The Red Knight is the first fantasy offering from Miles Cameron, better known for historical fiction published as Christian Cameron. It shows. Cameron’s prose is effortlessly powerful, and he’s confident in his plotting and characterization. There’s an attention to and obvious love for the minutia rarely found in fantasy. Many, many medieval words will have you reaching for your dictionary, and not all are pieces of armor.
The five-book Traitor Son series is now complete. My reviews of The Fell Sword, The Dread Wyrm, The Plague of Swords, and The Fall of Dragons are here, here, here, and here, respectively.
The setting is a pretty direct analog to medieval England. That has thrown me off in the past—The Crimson Shadow trilogy springs to mind—but here it did not. Why? Because I think it can often be an easy out, a way for the author to avoid the heavy lifting of world-building. I like sword-and-sorcery as much as the next fantasy fan, but I’m a firm believer there needs to be a well-drawn world behind it. I can lob no such complaints at Cameron’s “Albin.” Cameron never lacks for detail. And, we come to see, he has bigger plans for his world (more so in The Fell Sword and The Dread Wyrm, but we get some of that here).
The other unavoidable comparison is to George R.R. Martin and A Song of Ice and Fire. Unsurprising, as both are steeped in English history. The Red Knight is even divided from The Wild by a long wall (like the Wall from A Song of Ice and Fire, inspired by Hadrian’s Wall). Cameron’s Wild, as it turns out, is far more interesting than anything north of Martin’s Wall we’ve seen thus far.
It’s the Wild that brings the titular Red Knight—his initial anonymity a plot point—to the Abbey at Lissen Carrack. What starts as a simple monster hunting expedition for the mercenary company the Red Knight captains turns into a full out incursion by the Wild and its many monsters.

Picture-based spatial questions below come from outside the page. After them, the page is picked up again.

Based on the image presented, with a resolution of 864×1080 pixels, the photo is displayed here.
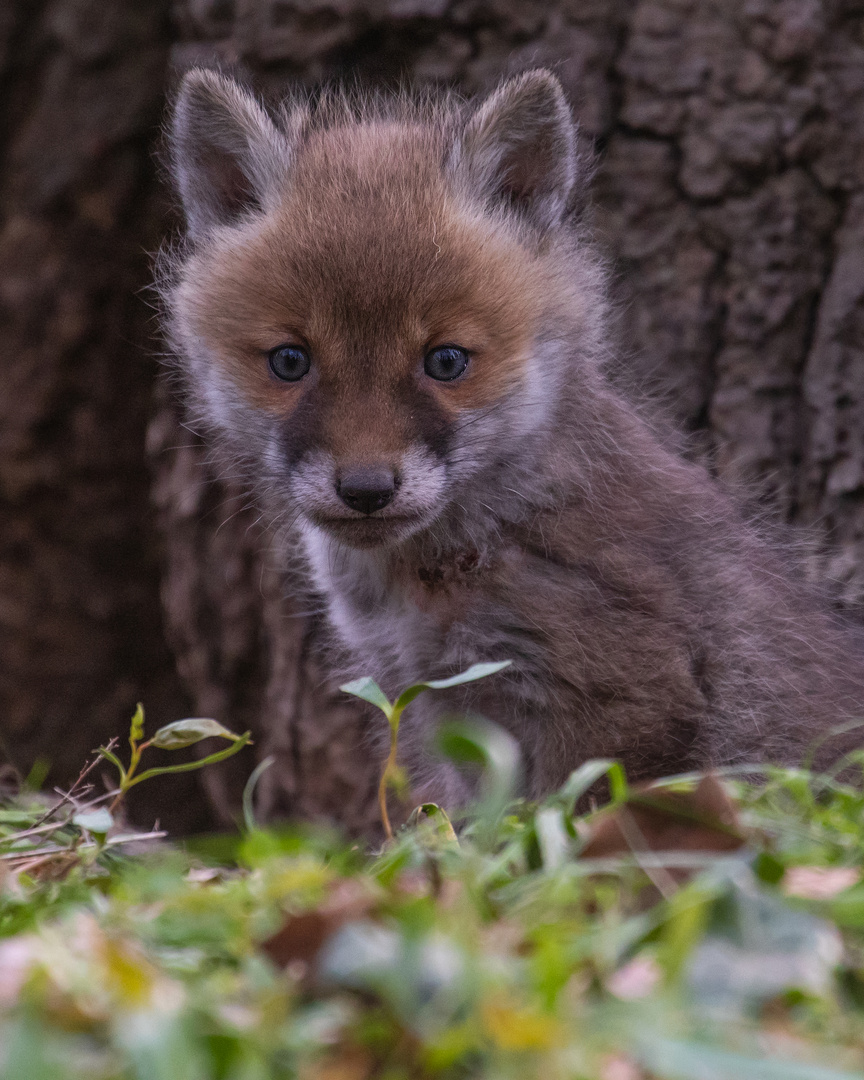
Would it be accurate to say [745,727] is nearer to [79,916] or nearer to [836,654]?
[836,654]

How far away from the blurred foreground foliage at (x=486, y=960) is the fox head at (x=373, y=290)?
5.32 feet

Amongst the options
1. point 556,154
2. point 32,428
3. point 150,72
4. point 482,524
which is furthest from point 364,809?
point 150,72

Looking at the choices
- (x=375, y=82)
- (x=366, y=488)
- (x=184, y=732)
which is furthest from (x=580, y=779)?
(x=375, y=82)

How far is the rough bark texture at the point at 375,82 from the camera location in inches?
175

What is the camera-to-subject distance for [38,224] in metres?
5.88

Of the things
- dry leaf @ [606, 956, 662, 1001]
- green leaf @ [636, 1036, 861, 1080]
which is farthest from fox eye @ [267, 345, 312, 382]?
green leaf @ [636, 1036, 861, 1080]

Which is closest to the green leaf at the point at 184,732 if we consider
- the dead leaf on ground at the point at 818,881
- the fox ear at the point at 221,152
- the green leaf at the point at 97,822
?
the green leaf at the point at 97,822

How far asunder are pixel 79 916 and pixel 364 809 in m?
3.87

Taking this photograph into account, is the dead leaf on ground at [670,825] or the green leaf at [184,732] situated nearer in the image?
the dead leaf on ground at [670,825]

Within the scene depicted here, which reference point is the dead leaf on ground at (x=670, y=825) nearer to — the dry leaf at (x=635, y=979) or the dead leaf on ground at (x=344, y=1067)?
the dry leaf at (x=635, y=979)

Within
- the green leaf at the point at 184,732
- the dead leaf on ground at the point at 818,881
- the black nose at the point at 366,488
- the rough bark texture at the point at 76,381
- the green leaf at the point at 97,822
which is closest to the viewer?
the dead leaf on ground at the point at 818,881

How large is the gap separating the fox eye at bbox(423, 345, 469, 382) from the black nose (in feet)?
1.23

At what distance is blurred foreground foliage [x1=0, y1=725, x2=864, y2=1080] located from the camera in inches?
45.1

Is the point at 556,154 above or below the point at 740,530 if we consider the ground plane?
above
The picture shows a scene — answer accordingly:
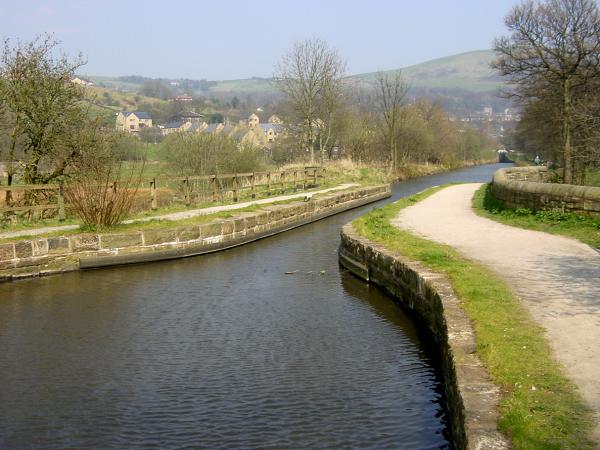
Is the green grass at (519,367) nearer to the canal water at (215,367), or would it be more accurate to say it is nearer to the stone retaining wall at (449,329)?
the stone retaining wall at (449,329)

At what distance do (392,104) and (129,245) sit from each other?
4215 centimetres

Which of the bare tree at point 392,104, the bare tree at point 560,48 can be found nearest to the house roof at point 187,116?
the bare tree at point 392,104

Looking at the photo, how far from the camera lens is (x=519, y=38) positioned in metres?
23.4

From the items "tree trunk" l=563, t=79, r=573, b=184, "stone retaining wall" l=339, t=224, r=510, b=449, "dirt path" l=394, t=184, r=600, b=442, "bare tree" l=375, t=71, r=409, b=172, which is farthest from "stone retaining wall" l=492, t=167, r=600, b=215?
"bare tree" l=375, t=71, r=409, b=172

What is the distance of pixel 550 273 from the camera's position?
9141mm

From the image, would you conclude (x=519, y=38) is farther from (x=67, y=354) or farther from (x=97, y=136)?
(x=67, y=354)

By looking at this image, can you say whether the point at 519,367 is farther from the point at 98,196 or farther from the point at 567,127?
the point at 567,127

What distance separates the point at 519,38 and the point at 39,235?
712 inches

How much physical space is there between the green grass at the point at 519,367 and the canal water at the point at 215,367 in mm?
843

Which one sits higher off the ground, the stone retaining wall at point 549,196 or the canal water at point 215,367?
the stone retaining wall at point 549,196

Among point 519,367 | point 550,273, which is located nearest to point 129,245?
point 550,273

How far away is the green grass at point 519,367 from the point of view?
421 cm

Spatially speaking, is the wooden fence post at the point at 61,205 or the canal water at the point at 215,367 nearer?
the canal water at the point at 215,367

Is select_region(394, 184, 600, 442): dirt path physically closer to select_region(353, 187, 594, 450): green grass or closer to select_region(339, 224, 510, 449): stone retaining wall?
select_region(353, 187, 594, 450): green grass
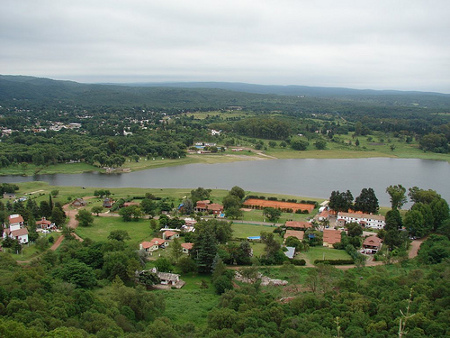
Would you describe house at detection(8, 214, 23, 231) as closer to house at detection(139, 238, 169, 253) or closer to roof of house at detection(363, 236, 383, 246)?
house at detection(139, 238, 169, 253)

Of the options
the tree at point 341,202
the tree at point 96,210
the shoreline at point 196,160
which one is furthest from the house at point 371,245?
the shoreline at point 196,160

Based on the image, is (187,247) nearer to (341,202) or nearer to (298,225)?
(298,225)

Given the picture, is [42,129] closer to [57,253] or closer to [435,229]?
[57,253]

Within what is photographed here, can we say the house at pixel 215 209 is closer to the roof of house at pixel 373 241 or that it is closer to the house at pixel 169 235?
the house at pixel 169 235

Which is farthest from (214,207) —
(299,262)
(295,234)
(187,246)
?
(299,262)

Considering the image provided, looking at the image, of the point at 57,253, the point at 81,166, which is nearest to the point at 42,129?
the point at 81,166
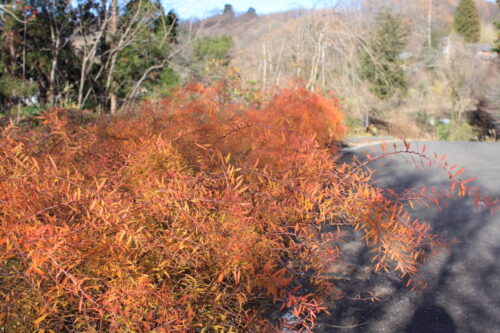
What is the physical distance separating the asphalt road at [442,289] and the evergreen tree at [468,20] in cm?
5409

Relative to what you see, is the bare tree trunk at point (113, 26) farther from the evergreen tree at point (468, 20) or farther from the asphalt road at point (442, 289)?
the evergreen tree at point (468, 20)

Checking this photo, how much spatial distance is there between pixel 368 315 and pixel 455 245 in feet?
5.64

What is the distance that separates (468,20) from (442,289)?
57318 mm

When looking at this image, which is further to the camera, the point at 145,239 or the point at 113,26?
the point at 113,26

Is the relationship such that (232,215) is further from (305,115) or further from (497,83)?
(497,83)

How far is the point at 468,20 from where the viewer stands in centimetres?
5300

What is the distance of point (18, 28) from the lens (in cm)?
892

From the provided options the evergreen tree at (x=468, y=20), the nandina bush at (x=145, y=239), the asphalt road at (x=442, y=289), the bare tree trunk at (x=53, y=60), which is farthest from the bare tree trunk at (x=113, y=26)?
the evergreen tree at (x=468, y=20)

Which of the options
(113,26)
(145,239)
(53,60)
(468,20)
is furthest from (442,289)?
(468,20)

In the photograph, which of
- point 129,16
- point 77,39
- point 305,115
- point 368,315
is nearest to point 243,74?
point 129,16

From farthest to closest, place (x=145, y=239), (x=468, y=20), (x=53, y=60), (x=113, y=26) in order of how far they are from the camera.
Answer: (x=468, y=20) → (x=113, y=26) → (x=53, y=60) → (x=145, y=239)

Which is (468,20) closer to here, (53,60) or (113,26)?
(113,26)

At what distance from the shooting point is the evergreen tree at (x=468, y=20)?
2076 inches

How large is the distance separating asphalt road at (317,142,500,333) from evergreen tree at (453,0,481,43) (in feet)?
177
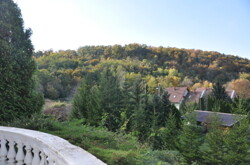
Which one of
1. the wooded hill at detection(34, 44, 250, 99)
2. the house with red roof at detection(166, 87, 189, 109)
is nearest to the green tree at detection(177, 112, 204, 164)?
the house with red roof at detection(166, 87, 189, 109)

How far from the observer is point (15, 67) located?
17.6 ft

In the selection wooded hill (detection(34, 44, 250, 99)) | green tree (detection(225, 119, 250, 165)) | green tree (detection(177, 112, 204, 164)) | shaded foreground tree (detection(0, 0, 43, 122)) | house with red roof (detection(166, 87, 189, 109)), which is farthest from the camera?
wooded hill (detection(34, 44, 250, 99))

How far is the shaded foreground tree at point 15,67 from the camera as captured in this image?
5.02 m

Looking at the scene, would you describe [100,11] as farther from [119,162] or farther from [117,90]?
[119,162]

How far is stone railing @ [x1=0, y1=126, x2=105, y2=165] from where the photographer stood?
1312 millimetres

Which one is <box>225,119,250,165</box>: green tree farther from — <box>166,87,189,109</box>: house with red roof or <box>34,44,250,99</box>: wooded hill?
<box>34,44,250,99</box>: wooded hill

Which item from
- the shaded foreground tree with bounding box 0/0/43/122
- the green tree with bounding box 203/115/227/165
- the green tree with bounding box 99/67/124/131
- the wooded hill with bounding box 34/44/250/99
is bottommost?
the green tree with bounding box 203/115/227/165

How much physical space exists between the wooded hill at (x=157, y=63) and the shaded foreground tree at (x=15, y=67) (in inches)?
1200

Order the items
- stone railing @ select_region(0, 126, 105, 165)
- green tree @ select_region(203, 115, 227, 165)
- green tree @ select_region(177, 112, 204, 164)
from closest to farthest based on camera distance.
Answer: stone railing @ select_region(0, 126, 105, 165) → green tree @ select_region(203, 115, 227, 165) → green tree @ select_region(177, 112, 204, 164)

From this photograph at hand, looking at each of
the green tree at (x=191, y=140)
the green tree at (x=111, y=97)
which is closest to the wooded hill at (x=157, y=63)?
the green tree at (x=111, y=97)

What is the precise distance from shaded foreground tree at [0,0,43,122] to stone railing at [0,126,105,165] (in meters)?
2.99

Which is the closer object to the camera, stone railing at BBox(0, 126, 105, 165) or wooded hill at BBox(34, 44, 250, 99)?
stone railing at BBox(0, 126, 105, 165)

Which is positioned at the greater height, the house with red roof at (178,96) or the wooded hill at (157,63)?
the wooded hill at (157,63)

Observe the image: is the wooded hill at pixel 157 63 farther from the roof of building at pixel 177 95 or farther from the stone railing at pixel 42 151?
the stone railing at pixel 42 151
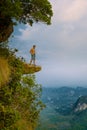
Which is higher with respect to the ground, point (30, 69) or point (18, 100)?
point (30, 69)

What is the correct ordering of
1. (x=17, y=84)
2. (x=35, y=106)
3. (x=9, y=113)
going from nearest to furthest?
(x=9, y=113), (x=17, y=84), (x=35, y=106)

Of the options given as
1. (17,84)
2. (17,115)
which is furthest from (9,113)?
(17,84)

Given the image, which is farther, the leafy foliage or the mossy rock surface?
the mossy rock surface

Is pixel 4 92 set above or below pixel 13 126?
above

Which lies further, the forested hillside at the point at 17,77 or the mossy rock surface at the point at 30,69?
the mossy rock surface at the point at 30,69

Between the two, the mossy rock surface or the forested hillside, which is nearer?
the forested hillside

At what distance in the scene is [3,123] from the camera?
40.8m

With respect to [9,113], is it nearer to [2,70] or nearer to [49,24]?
[2,70]

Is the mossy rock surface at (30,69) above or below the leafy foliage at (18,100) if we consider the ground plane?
above

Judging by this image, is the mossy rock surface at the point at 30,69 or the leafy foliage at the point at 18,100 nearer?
the leafy foliage at the point at 18,100

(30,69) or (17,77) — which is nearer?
(17,77)

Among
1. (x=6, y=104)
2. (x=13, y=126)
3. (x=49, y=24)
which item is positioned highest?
(x=49, y=24)

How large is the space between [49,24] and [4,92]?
9655 mm

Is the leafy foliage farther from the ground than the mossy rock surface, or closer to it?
closer to it
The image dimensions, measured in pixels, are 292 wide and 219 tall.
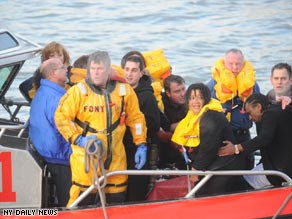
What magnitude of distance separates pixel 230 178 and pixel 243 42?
987cm

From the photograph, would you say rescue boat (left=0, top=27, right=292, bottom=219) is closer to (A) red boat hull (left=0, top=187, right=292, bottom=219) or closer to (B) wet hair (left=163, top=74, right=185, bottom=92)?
(A) red boat hull (left=0, top=187, right=292, bottom=219)

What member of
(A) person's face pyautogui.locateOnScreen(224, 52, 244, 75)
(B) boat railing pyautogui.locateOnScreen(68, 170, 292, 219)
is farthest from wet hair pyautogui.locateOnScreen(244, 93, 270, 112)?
(A) person's face pyautogui.locateOnScreen(224, 52, 244, 75)

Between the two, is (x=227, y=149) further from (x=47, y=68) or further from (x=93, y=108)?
(x=47, y=68)

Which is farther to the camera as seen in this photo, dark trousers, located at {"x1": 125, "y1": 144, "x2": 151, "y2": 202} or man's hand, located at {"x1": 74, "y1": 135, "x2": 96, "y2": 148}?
dark trousers, located at {"x1": 125, "y1": 144, "x2": 151, "y2": 202}

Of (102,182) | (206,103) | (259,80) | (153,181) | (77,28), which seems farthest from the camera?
(77,28)

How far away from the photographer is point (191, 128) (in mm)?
5945

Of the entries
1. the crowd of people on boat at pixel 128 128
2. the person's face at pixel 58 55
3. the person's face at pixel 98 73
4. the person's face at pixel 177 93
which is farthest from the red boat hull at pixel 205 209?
the person's face at pixel 58 55

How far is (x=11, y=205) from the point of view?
5.71 metres

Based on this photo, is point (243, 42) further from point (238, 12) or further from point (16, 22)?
point (16, 22)

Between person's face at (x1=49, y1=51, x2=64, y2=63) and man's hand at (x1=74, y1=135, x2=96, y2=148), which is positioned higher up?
person's face at (x1=49, y1=51, x2=64, y2=63)

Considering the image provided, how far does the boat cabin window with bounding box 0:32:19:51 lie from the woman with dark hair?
1.21 m

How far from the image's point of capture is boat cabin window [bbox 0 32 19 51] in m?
6.03

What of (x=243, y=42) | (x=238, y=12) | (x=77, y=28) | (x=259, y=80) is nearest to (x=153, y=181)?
(x=259, y=80)

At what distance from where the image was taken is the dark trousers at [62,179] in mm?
5922
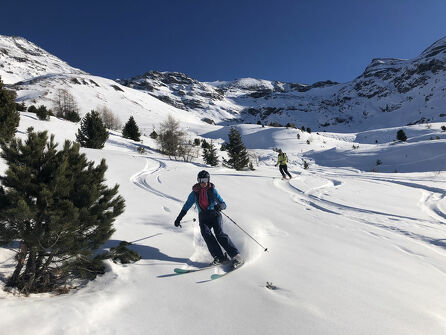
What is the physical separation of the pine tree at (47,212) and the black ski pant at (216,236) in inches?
63.7

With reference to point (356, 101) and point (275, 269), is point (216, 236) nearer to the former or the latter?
point (275, 269)

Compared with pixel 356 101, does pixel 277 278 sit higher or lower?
lower

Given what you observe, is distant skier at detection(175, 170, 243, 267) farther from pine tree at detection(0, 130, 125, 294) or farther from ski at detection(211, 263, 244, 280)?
pine tree at detection(0, 130, 125, 294)

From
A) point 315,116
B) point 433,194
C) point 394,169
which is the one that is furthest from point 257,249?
point 315,116

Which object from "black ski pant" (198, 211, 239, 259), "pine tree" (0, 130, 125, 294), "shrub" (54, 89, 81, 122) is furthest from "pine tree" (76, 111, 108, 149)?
"shrub" (54, 89, 81, 122)

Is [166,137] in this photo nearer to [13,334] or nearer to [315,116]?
[13,334]

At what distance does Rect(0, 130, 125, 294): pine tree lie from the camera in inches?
108

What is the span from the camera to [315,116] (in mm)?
74250

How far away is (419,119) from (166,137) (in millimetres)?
47388

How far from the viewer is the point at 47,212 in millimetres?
2705

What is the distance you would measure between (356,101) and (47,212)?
3544 inches

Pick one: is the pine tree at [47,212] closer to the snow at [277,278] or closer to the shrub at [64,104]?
the snow at [277,278]

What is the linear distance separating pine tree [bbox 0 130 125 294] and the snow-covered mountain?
49.7 metres

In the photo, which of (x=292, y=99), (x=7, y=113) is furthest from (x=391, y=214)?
(x=292, y=99)
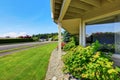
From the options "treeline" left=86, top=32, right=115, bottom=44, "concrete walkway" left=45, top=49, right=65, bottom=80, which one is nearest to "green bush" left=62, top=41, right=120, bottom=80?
Result: "concrete walkway" left=45, top=49, right=65, bottom=80

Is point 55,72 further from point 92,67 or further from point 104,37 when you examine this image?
point 92,67

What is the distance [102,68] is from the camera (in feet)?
12.0

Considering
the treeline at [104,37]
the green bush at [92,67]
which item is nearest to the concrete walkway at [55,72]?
the green bush at [92,67]

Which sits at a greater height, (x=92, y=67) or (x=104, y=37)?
(x=104, y=37)

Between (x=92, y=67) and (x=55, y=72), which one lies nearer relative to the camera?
(x=92, y=67)

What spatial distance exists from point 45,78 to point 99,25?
315cm

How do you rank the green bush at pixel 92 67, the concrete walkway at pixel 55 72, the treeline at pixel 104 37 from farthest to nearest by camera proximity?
the treeline at pixel 104 37, the concrete walkway at pixel 55 72, the green bush at pixel 92 67

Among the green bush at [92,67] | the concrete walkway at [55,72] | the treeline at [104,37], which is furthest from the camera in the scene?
the treeline at [104,37]

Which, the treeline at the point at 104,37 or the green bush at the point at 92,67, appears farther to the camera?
the treeline at the point at 104,37

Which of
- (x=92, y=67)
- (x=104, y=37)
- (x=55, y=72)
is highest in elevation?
(x=104, y=37)

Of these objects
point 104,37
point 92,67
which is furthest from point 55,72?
point 92,67

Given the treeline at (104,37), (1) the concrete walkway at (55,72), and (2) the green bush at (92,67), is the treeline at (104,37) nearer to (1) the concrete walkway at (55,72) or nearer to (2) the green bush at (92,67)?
(2) the green bush at (92,67)

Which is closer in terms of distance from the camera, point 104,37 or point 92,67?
point 92,67

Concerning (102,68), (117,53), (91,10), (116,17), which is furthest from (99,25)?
(102,68)
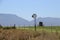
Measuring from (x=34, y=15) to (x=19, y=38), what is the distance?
39.9 meters

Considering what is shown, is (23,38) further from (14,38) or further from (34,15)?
(34,15)

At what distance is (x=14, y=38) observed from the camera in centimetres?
1845

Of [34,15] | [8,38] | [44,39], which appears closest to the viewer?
[44,39]

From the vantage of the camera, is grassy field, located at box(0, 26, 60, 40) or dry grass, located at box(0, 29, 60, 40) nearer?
dry grass, located at box(0, 29, 60, 40)

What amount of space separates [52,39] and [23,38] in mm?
2773

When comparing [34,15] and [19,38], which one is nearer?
[19,38]

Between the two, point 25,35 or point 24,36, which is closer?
point 24,36

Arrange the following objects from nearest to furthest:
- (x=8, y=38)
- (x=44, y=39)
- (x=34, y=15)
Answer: (x=44, y=39)
(x=8, y=38)
(x=34, y=15)

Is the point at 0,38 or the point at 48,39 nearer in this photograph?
the point at 48,39

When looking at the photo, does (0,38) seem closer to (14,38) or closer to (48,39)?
(14,38)

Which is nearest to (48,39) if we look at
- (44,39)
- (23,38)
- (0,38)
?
(44,39)

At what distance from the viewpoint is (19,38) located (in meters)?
19.1

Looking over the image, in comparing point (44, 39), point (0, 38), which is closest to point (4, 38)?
point (0, 38)

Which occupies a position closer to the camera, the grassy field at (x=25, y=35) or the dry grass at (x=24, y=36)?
the dry grass at (x=24, y=36)
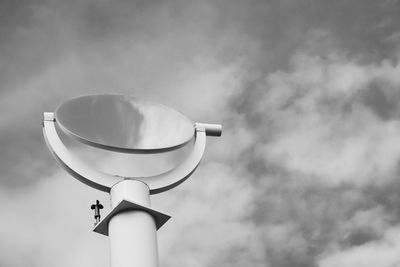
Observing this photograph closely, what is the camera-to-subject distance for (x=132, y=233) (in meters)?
5.56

What follows is on its face a pretty standard siege story, especially before the layers start to be peeled back on the hermeticism-based magic system. What really sets the story apart are the many, many POVs. Each lives and breathes as a character and each shows another facet of Cameron’s world. The Fell Sword also reveals that some POVs from The Red Knight that come off as scene setting are relevant to the larger story.
Disclosure: I received a complimentary e-copy of The Red Knight through NetGalley.